A quick search suggested that I would have to change indexing or create a custom analyzer, but I don't understand the repercussions of this, i.e., what effect will it have on the currently working test?

In the code below is where I tried MatchPhrase instead of Match.

I was surprised to see that using MatchPhrase caused the originally working test to fail.

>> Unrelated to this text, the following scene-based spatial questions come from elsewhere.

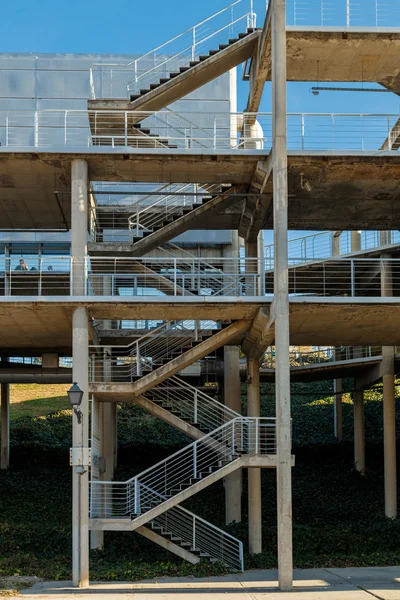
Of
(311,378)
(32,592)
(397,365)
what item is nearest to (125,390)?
(32,592)

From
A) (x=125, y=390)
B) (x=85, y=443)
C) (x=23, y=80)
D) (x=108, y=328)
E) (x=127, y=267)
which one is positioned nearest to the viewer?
(x=85, y=443)

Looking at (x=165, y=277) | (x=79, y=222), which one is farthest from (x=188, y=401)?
(x=79, y=222)

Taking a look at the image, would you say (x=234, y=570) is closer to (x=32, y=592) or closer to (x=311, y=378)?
(x=32, y=592)

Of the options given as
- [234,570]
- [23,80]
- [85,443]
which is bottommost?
[234,570]

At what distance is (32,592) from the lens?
18469mm

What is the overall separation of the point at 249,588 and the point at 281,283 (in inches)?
275

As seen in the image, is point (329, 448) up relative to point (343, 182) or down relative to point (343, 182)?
down

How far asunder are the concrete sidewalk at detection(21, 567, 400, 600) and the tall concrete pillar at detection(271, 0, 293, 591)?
41.3 inches

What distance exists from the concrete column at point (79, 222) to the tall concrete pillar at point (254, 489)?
721cm

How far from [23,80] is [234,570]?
904 inches

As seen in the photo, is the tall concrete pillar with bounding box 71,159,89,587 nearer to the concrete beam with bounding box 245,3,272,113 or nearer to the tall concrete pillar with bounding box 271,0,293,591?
the tall concrete pillar with bounding box 271,0,293,591

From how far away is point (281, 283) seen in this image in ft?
69.7

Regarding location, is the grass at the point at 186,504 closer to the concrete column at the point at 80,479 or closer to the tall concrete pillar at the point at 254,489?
the tall concrete pillar at the point at 254,489

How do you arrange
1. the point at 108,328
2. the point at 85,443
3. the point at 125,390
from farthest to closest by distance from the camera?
1. the point at 108,328
2. the point at 125,390
3. the point at 85,443
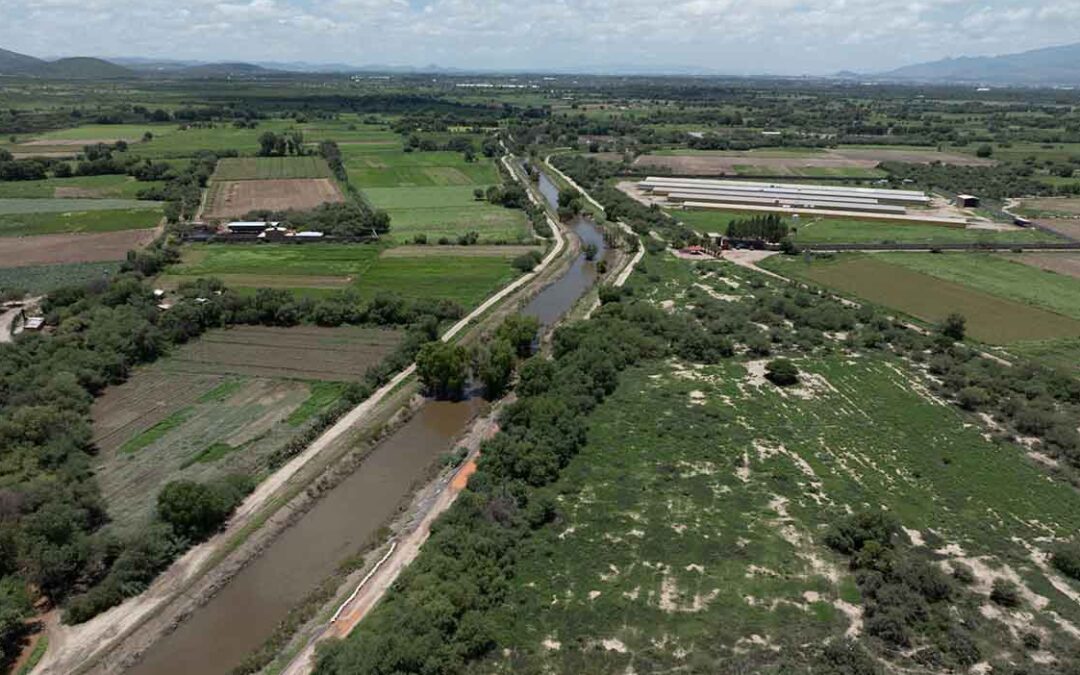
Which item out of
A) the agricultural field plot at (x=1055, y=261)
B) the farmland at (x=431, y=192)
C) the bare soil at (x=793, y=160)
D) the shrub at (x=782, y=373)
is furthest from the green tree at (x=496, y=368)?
the bare soil at (x=793, y=160)

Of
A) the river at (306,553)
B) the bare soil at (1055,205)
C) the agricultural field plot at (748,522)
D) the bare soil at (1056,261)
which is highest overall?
the bare soil at (1055,205)

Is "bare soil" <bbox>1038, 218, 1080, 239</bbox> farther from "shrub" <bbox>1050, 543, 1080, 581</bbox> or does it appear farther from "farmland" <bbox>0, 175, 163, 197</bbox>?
"farmland" <bbox>0, 175, 163, 197</bbox>

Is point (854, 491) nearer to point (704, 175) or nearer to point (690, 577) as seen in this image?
point (690, 577)

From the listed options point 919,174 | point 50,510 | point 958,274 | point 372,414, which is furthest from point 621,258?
point 919,174

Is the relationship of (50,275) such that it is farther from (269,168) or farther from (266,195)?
(269,168)

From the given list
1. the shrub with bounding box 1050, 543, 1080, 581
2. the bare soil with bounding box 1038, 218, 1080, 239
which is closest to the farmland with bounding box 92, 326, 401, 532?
the shrub with bounding box 1050, 543, 1080, 581

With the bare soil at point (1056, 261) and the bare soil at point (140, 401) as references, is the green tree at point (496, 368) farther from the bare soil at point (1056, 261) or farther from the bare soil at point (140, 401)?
the bare soil at point (1056, 261)

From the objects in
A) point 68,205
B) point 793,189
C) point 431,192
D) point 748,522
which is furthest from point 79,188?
point 793,189

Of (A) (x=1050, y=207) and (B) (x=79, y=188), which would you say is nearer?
(A) (x=1050, y=207)
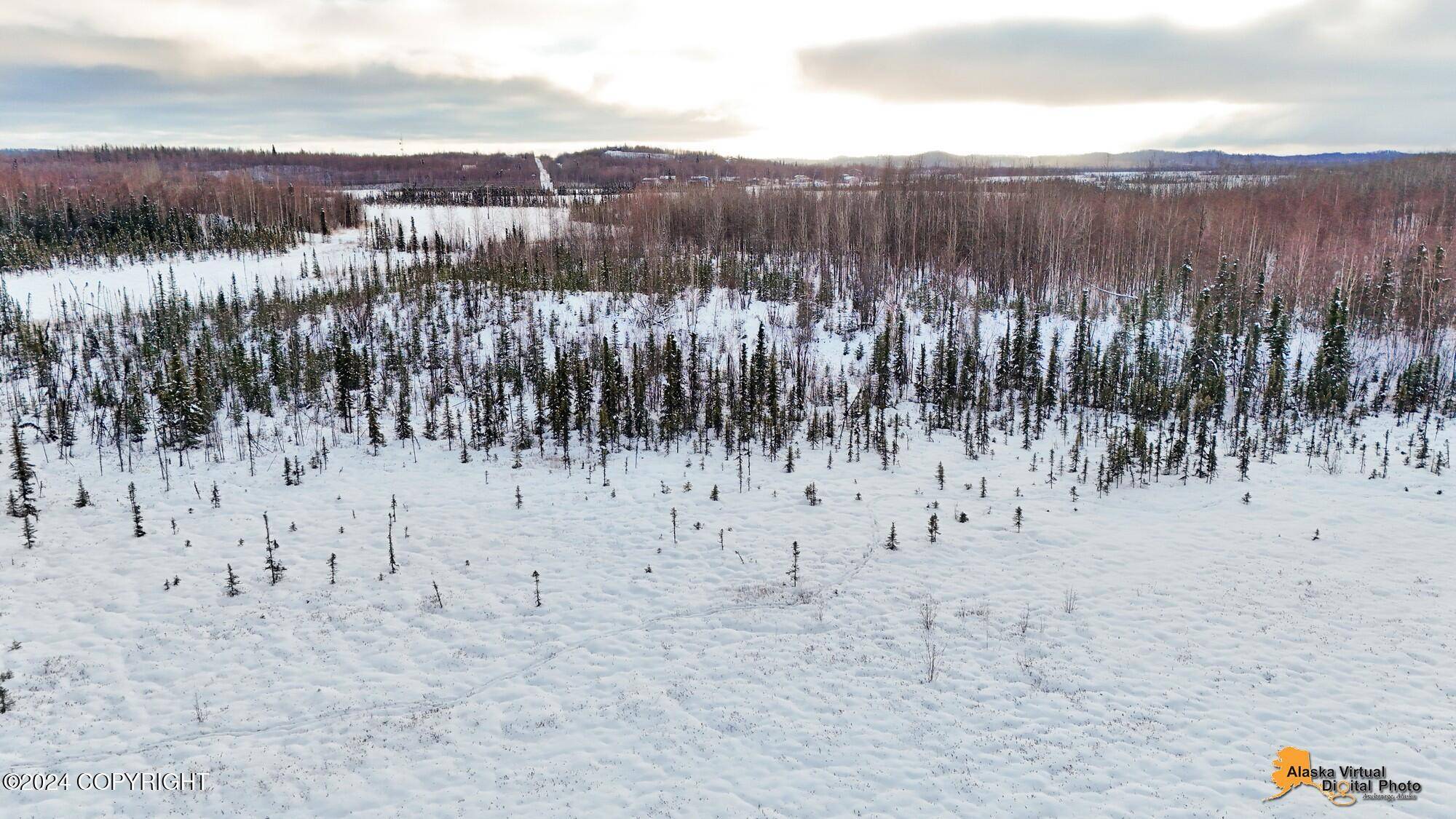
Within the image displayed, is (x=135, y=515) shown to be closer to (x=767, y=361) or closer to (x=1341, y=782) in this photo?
(x=767, y=361)

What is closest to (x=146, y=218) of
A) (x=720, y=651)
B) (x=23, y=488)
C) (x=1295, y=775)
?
(x=23, y=488)

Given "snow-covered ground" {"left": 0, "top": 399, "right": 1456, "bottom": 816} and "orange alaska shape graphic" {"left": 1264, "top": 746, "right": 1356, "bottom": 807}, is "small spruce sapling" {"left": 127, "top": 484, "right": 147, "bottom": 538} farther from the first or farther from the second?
"orange alaska shape graphic" {"left": 1264, "top": 746, "right": 1356, "bottom": 807}

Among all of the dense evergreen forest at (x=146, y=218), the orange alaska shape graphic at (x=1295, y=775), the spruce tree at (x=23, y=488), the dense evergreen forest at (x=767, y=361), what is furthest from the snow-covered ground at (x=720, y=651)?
the dense evergreen forest at (x=146, y=218)

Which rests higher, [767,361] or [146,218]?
[146,218]

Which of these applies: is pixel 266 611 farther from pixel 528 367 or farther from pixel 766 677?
pixel 528 367

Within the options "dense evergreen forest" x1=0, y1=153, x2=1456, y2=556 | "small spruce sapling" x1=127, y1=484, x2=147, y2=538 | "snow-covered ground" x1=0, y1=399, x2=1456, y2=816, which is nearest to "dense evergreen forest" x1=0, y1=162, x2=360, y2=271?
"dense evergreen forest" x1=0, y1=153, x2=1456, y2=556

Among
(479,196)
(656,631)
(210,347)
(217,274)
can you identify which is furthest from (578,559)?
(479,196)
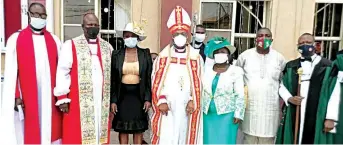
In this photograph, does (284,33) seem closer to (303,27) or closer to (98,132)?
(303,27)

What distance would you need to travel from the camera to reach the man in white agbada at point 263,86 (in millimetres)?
4277

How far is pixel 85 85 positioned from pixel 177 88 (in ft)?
3.24

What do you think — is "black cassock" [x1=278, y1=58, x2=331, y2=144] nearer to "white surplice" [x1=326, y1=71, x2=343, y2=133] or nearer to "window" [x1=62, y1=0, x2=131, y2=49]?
"white surplice" [x1=326, y1=71, x2=343, y2=133]

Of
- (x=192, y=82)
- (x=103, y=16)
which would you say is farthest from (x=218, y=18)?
(x=192, y=82)

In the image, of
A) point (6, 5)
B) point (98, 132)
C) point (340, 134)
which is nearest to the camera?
point (340, 134)

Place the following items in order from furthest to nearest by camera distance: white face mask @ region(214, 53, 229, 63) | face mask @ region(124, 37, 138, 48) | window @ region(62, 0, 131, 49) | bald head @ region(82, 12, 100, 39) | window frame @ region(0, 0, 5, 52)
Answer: window @ region(62, 0, 131, 49), window frame @ region(0, 0, 5, 52), face mask @ region(124, 37, 138, 48), white face mask @ region(214, 53, 229, 63), bald head @ region(82, 12, 100, 39)

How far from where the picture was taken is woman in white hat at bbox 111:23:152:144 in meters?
4.27

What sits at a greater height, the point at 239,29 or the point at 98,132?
the point at 239,29

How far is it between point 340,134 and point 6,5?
5533 millimetres

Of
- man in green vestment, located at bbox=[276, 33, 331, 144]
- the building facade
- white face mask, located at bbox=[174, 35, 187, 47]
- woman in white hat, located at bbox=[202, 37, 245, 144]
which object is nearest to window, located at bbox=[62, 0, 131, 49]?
the building facade

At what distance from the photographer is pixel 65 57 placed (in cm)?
399

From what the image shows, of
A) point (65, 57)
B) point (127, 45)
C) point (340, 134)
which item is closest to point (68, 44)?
point (65, 57)

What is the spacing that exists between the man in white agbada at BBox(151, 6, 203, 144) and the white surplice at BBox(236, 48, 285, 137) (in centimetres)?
59

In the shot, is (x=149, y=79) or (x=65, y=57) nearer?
(x=65, y=57)
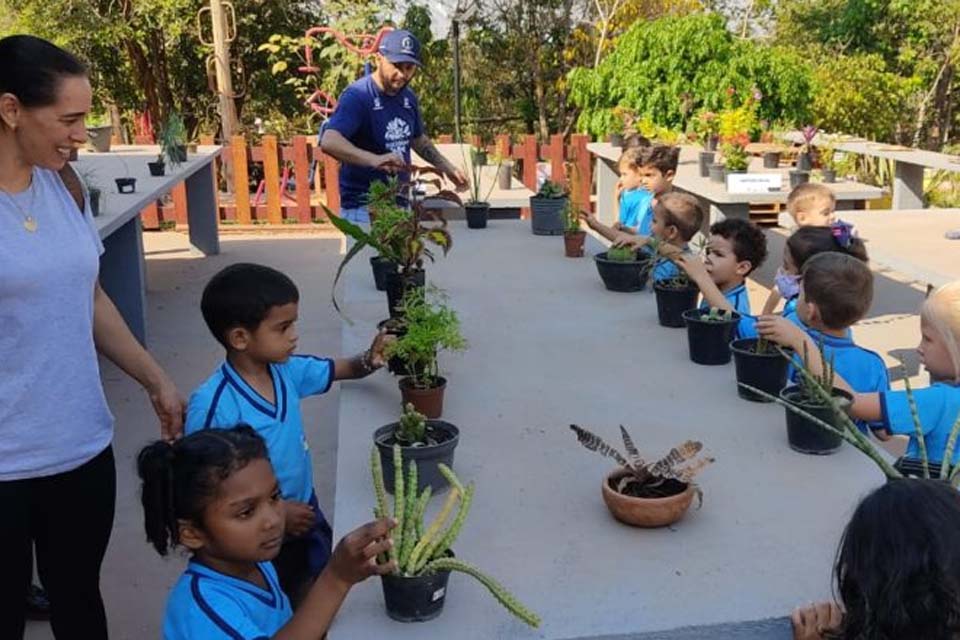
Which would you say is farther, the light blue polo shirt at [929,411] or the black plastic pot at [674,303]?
the black plastic pot at [674,303]

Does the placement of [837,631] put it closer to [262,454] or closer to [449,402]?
[262,454]

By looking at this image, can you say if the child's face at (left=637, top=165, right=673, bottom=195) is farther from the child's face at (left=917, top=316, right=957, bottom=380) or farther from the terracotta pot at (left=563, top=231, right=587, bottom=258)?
the child's face at (left=917, top=316, right=957, bottom=380)

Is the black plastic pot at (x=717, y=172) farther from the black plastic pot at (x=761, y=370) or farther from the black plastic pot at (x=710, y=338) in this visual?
the black plastic pot at (x=761, y=370)

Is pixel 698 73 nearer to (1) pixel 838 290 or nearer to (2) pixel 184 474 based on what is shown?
(1) pixel 838 290

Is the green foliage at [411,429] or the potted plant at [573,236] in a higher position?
the potted plant at [573,236]

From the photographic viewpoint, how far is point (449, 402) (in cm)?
255

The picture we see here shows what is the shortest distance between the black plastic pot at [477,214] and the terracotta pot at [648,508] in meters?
3.19

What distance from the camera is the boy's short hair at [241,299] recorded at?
215cm

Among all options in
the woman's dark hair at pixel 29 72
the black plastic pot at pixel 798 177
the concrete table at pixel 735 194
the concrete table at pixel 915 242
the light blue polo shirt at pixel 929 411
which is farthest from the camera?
the black plastic pot at pixel 798 177

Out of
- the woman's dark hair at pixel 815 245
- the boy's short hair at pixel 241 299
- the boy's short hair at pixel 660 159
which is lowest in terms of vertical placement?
the woman's dark hair at pixel 815 245

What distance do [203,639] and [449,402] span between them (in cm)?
111

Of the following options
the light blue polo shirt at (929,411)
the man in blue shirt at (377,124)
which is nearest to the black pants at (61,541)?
the light blue polo shirt at (929,411)

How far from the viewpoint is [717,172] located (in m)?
6.89

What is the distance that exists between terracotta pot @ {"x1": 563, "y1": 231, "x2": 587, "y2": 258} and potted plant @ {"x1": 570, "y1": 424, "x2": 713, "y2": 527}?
235cm
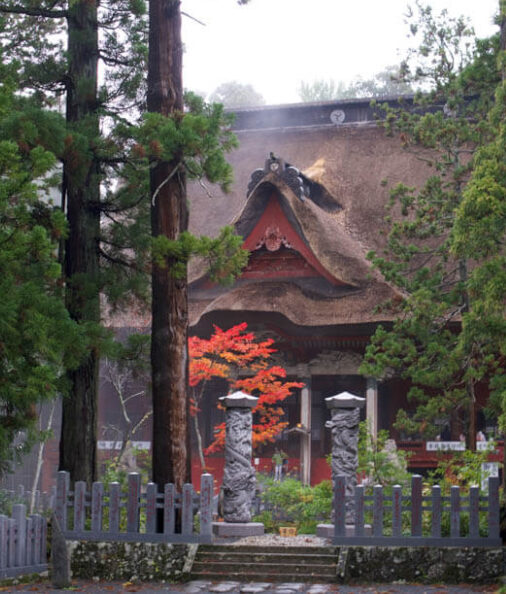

            ISearchResponse<LogRecord> searchResponse = await _elasticClient.SearchAsync<LogRecord>(s => s
                .AllIndices()
                .Query(q => q
                    .Bool(b => b
                        .Must(m =>
                        {
                            var mustClauses = new List<Func<QueryContainerDescriptor<LogRecord>, QueryContainer>>();

                            if (!string.IsNullOrEmpty(message))
                                mustClauses.Add(mc => mc.Match(m => m.Field(f => f.Message).Query(message)));
                           
// a list of other fields here...

                            mustClauses.Add(mc => mc.DateRange(dr => dr.Field(f => f.Time).GreaterThanOrEquals(startDate ?? DateTime.MinValue).LessThanOrEquals(endDate ?? DateTime.Now)));

                            return m.Bool(b1 => b1.Must(mustClauses));
                        })
                        )
                    )
                );
            return searchResponse;

I have a SpecFlow feature file where I specify what to verify as present or absent as follows:

    Then log has
        | Message                         |
        | some raw request before sending |
        | Start Blah Blah transaction      |  
        | sg_blahblah                      |
        | sg_Year                          |
        | sg_EmployeeNumber                |
    And log does not have
        | Message         | 
        | this_works_fine | 
        | this_works_too  |
        | No good         |


Solution

  • Not quite sure about your DSL need.

    If I understand correctly, it should be something like this:

    POST _search
    {
      "query":{ 
        "bool": {
          "must": [
            {
              "match_phrase":{
                "my_message_field": "Message"
              }
            },
            {
              "match_phrase":{
                "my_message_field": "some raw request before sending"
              }
            },
            {
              "match_phrase":{
                "my_message_field": "Start Blah Blah transaction"
              }
            },
            {
              "match_phrase":{
                "my_message_field": "sg_blahblah"
              }
            },
            {
              "match_phrase":{
                "my_message_field": "sg_Year"
              }
            },
            {
              "match_phrase":{
                "my_message_field": "sg_EmployeeNumber"
              }
            }
          ],
          "must_not": [
            {
              "match_phrase":{
                "my_message_field": "Message"
              }
            },
            {
              "match_phrase":{
                "my_message_field": "this_works_too"
              }
            },
            {
              "match_phrase":{
                "my_message_field": "this_works_fine"
              }
            },
            {
              "match_phrase":{
                "my_message_field": "No good"
              }
            }
          ]
        }
      }
    }
    

    You can also use filter to boost performance if the keyword only has 1 word; or add slop to adjust granularity (see: https://www.elastic.co/guide/en/elasticsearch/reference/current/query-dsl-match-query-phrase.html).

    I wrote all in match_phrase because it seems there would be a lot of keywords with spaces in your case.


    And then append those match_phrase clauses to your Clauses.